参照文書>
========================================================================

-
繰り返しによる和の定義
def sum_loop(n)
s = 0
for i in 1..n
s = s+i
end
s
end
-
条件を満たす値を探す繰り返し
load ("./divisible.rb")
def gd_loop(k,n)
while !divisible(k,n)
n = n-1
end
n
end
-
再帰による和の定義
def sum(n)
if n >= 2
sum(n-1) + n
else
1
end
end
-
約数の和
load ("./divisible.rb")
def sod(k,n)
if n >= 2
if divisible(k,n)
sod(k,n-1) + n
else
sod(k,n-1)
end
else
1
end
end
-
条件を満たす値を探す
load ("./divisible.rb")
def gd(k,n)
if divisible(k,n)
n
else
gd(k,n-1)
end
end
-
カントール集合
def cantor(n)
a = make1d(3**n)
subcantor(a, n, 0)
a
end
def subcantor(a, n, x)
if n==0
a[x] = 1
else
subcantor(a, n-1, x)
subcantor(a, n-1, x+2*3**(n-1))
end
end
-
配列と繰り返しを使った組み合わせ数の計算
load ("./make2d.rb")
def combination_loop(n,k)
c = make2d(n+1,n+1)

========================================================================

出題>
参照文書の「再帰による和の定義」で、nが2以上でないときに関数sumが返す値を答えよ。 項目は使わなくてよい。

========================================================================

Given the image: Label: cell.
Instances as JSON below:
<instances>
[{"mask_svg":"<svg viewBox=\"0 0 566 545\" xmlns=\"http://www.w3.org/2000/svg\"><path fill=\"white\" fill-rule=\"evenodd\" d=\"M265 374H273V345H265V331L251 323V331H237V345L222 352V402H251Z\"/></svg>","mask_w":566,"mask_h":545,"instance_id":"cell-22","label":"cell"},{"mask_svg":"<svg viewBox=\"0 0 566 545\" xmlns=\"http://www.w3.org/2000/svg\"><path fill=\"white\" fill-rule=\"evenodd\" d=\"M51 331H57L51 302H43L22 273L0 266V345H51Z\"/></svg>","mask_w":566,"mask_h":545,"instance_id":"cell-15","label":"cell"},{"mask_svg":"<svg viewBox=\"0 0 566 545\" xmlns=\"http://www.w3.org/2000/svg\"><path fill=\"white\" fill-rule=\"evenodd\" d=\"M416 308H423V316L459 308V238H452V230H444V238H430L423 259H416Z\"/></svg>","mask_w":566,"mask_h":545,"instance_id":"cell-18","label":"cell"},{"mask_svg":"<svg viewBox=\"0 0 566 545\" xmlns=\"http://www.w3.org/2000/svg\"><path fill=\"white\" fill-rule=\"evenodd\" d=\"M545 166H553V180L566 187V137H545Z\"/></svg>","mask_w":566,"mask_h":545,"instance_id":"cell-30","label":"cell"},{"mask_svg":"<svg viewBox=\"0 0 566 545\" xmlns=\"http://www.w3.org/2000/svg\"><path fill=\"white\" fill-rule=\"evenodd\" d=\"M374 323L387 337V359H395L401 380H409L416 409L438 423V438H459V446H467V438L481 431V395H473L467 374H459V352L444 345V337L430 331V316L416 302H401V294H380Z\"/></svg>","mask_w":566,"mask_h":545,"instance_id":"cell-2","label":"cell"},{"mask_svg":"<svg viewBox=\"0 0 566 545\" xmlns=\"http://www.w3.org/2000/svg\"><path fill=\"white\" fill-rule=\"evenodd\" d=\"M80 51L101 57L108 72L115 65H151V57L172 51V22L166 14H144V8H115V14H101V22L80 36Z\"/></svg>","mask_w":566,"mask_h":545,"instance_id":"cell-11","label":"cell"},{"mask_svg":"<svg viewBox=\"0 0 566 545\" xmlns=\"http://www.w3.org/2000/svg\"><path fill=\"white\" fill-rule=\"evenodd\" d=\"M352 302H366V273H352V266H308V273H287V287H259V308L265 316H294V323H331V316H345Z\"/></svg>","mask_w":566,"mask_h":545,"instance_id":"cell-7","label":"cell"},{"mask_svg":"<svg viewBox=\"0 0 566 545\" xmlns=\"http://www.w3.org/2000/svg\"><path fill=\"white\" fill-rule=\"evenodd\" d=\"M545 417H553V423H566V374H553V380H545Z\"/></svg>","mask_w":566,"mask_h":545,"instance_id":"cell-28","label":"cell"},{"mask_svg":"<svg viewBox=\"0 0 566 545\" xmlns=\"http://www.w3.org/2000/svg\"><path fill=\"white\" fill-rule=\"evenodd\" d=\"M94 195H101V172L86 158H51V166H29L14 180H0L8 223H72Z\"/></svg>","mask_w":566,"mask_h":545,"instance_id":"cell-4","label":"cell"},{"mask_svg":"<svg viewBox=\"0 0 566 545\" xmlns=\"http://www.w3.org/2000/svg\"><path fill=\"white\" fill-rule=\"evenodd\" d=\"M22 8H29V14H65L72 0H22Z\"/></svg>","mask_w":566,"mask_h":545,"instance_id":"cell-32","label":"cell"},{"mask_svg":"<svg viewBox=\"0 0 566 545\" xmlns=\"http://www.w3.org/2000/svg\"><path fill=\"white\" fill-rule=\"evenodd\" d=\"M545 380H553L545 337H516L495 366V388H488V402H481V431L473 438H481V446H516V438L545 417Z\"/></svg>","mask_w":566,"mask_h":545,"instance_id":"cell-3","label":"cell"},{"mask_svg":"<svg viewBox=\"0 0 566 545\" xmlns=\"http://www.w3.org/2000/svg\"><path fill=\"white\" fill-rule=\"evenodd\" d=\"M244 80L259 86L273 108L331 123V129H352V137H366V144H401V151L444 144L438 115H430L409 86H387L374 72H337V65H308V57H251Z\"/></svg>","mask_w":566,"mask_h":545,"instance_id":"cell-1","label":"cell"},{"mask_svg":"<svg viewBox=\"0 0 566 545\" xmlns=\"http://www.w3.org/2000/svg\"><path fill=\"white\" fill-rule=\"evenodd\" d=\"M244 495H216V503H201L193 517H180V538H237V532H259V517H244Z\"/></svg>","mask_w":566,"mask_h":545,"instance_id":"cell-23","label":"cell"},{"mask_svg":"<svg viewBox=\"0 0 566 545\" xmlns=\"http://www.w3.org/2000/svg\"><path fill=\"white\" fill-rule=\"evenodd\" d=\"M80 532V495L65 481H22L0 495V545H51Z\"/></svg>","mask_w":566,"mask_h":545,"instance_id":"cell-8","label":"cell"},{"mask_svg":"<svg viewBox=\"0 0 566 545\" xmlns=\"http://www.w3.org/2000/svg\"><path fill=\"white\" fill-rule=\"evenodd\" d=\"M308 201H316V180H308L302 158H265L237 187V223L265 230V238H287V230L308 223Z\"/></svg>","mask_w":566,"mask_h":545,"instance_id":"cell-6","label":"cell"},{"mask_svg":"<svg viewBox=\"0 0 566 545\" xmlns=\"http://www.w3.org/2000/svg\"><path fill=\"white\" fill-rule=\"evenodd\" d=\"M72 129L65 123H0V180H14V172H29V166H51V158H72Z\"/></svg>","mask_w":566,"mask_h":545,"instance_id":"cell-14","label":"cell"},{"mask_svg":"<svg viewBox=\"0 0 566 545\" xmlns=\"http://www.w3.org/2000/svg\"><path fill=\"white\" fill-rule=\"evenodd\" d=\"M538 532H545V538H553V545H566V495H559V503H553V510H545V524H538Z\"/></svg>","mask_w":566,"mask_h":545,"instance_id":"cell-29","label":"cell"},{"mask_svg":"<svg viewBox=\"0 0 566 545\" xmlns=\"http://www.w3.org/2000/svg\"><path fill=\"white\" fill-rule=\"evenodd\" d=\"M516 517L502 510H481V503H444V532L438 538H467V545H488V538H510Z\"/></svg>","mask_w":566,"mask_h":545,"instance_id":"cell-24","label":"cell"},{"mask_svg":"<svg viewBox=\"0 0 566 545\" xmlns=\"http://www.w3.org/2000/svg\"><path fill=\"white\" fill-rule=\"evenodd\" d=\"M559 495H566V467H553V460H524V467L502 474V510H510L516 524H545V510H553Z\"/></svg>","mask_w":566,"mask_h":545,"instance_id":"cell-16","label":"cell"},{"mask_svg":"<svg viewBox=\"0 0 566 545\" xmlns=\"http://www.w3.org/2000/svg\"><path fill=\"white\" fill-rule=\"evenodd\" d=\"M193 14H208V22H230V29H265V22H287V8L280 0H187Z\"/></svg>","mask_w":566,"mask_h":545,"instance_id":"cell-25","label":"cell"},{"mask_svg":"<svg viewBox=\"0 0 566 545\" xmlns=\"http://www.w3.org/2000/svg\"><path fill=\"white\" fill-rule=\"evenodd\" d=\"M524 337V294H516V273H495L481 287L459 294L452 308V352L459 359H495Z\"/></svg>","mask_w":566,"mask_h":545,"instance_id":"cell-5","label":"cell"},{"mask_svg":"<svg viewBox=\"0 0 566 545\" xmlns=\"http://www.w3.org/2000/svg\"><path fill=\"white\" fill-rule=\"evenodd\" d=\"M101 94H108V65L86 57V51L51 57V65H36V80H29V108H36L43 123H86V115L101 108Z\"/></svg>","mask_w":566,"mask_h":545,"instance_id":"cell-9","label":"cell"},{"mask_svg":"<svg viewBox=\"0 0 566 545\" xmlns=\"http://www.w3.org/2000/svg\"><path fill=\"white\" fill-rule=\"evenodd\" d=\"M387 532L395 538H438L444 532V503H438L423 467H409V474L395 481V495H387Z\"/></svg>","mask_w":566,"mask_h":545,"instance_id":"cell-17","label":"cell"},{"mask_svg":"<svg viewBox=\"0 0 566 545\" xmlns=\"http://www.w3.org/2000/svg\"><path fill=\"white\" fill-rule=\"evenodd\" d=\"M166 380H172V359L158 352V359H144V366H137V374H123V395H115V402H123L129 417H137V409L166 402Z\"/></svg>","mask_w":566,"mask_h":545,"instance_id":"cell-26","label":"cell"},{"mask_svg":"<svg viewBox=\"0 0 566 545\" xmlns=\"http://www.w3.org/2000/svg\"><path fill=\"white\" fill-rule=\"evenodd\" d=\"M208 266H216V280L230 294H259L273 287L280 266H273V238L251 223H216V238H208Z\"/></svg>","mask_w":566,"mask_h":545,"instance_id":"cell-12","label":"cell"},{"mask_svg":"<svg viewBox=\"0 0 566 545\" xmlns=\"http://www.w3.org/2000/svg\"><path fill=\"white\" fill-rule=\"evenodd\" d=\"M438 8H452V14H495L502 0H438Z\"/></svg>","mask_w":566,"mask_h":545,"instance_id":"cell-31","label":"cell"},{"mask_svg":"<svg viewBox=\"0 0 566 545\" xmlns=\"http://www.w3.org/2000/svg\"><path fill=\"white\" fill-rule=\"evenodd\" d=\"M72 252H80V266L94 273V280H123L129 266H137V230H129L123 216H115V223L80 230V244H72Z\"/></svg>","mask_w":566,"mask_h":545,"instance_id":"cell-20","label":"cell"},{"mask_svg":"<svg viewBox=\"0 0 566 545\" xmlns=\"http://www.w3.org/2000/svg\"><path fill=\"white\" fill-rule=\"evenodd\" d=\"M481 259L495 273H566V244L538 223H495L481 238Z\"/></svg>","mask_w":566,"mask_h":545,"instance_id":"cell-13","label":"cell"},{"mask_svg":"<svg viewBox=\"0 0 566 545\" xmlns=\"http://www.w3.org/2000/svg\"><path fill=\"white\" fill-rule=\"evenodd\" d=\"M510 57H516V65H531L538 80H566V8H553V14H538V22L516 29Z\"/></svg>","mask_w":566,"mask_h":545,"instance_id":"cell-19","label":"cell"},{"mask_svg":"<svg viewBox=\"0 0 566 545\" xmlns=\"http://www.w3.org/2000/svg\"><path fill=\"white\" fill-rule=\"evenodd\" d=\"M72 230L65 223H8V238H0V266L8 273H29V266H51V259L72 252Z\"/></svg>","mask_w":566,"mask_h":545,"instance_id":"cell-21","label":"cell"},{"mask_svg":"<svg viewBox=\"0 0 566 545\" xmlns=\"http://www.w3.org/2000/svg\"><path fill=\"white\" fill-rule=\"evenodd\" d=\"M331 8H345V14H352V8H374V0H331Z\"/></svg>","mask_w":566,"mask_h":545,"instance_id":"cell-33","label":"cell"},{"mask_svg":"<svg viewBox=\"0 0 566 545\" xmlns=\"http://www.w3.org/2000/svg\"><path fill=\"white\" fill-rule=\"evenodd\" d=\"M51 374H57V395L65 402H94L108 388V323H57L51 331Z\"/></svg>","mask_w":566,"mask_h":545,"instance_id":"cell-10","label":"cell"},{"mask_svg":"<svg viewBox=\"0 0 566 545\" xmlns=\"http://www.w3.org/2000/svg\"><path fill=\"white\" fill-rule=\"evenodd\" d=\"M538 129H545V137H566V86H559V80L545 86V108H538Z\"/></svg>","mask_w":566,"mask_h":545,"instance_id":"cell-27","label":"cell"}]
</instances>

========================================================================

解答全文>
1